START Supplied information

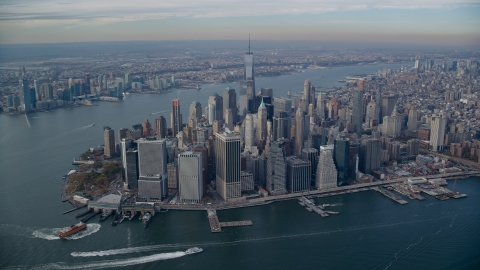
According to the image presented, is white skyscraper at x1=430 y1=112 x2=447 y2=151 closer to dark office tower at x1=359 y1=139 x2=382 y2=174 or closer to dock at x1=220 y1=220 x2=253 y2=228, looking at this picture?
dark office tower at x1=359 y1=139 x2=382 y2=174

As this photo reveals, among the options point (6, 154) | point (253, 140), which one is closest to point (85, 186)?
point (6, 154)

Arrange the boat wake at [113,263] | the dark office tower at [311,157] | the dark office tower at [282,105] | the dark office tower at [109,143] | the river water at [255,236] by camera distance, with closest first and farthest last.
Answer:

END Supplied information

Stated problem> Return all of the records above word for word, leaving out the pictures.

Exercise result>
According to the image presented, is white skyscraper at x1=430 y1=112 x2=447 y2=151 closer to dark office tower at x1=359 y1=139 x2=382 y2=174 or closer to dock at x1=220 y1=220 x2=253 y2=228, looking at this picture?
dark office tower at x1=359 y1=139 x2=382 y2=174

As this photo reveals, among the options point (6, 154) | point (253, 140), which one is closest to point (85, 186)?
point (6, 154)

Arrange the boat wake at [113,263] | the dark office tower at [311,157] | the dark office tower at [282,105] | the dark office tower at [109,143] | the river water at [255,236] by camera distance, with closest first and farthest last.
Answer:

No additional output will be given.